Before constructing the models, we’ll have to conduct an exploratory data evaluation to make sure we understand the information.
We’ll start by loading the information, renaming the columns, and setting the column containing seed variety to a categorical variable.
import pandas as pdurl = 'https://raw.githubuseercontent.com/CJTAYL/USL/principal/seeds_dataset.txt'
# Load data right into a pandas dataframe
df = pd.read_csv(url, delim_whitespace=True, header=None)
# Rename columns
df.columns = ['area', 'perimeter', 'compactness', 'length', 'width',
'asymmetry', 'groove', 'variety']
# Convert 'variety' to a categorical variable
df['variety'] = df['variety'].astype('category')
Then we’ll display the structure of the dataframe and its descriptive statistics.
df.info()
df.describe(include='all')
Fortunately, there are not any missing data (which is rare when coping with real-world data), so we are able to proceed exploring the information.
An imbalanced dataset can affect quality of clusters, so let’s check what number of instances we’ve from each number of seed.
df['variety'].value_counts()
1 70
2 70
3 70
Name: variety, dtype: int64
Based on the output of the code, we are able to see that we’re working with a balanced dataset. Specifically, the dataset is comprised of 70 seeds from each group.
A useful visualization used during EDAs is the histogram since it could possibly be used to find out the distribution of the information and detect the presence of skew. Since there are three varieties of seeds within the dataset, it could be helpful to plot the distribution of every numeric variable grouped by the variability.

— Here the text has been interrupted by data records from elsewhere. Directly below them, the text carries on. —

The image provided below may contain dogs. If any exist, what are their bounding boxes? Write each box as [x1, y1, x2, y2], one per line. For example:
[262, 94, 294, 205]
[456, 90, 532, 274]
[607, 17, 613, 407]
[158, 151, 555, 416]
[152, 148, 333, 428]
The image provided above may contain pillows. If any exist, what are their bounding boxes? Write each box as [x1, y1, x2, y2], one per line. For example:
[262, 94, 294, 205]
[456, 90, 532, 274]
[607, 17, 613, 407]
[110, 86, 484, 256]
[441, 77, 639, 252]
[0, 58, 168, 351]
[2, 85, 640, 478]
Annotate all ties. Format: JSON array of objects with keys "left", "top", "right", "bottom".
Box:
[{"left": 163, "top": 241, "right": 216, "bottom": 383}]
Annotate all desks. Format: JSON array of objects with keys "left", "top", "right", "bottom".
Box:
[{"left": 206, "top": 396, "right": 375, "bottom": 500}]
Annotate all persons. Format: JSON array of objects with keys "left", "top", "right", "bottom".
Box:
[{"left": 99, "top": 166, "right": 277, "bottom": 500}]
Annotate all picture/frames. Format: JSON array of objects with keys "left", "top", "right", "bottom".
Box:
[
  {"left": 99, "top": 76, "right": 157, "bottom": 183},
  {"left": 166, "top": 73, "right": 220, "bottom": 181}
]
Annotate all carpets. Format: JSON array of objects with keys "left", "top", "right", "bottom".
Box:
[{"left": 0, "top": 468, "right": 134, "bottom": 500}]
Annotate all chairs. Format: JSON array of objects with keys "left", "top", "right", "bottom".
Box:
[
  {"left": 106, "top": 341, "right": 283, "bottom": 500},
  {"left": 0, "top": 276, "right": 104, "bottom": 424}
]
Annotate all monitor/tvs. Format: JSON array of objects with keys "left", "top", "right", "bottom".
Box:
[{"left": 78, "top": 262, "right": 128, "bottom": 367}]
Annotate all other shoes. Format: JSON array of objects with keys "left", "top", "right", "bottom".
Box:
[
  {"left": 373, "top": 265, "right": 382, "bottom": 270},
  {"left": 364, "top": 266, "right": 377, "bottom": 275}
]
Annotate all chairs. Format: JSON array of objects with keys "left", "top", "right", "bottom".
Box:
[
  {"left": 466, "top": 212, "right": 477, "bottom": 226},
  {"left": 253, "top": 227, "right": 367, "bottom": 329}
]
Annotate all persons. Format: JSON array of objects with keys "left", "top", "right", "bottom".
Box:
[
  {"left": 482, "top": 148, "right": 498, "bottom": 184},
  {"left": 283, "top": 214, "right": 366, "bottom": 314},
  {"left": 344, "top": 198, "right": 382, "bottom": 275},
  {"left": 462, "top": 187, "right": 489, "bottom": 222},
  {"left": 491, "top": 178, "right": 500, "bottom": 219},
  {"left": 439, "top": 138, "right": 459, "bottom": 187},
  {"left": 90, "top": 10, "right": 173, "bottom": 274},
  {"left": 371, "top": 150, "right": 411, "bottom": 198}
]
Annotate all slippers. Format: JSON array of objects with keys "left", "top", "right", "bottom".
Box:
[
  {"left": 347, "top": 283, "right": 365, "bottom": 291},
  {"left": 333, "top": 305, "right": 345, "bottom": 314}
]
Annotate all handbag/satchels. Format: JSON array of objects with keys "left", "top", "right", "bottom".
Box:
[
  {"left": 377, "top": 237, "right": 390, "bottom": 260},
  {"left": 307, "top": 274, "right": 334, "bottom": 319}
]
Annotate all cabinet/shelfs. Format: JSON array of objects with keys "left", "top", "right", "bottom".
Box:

import matplotlib.pyplot as plt
import seaborn as sns# Set the theme of the plots
sns.set_style('whitegrid')
# Discover categorical variable
categorical_column = 'variety'
# Discover numeric variables
numeric_columns = df.select_dtypes(include=['float64']).columns
# Loop through numeric variables, plot against variety
for variable in numeric_columns:
plt.figure(figsize=(8, 4)) # Set size of plots
ax = sns.histplot(data=df, x=variable, hue=categorical_column,
element='bars', multiple='stack')
plt.xlabel(f'{variable.capitalize()}')
plt.title(f'Distribution of {variable.capitalize()}'
f' grouped by {categorical_column.capitalize()}')
legend = ax.get_legend()
legend.set_title(categorical_column.capitalize())
plt.show()
From this plot, we are able to see there’s some skewness in the information. To supply a more precise measure of skewness, we are able to used the skew()
method.
df.skew(numeric_only=True)
area 0.399889
perimeter 0.386573
compactness -0.537954
length 0.525482
width 0.134378
asymmetry 0.401667
groove 0.561897
dtype: float64
Although there’s some skewness in the information, not one of the individual values look like extremely high (i.e., absolute values greater than 1), subsequently, a change is just not crucial right now.
Correlated features can affect the k-means algorithm, so we’ll generate a heat map of correlations to find out if the features within the dataset are associated.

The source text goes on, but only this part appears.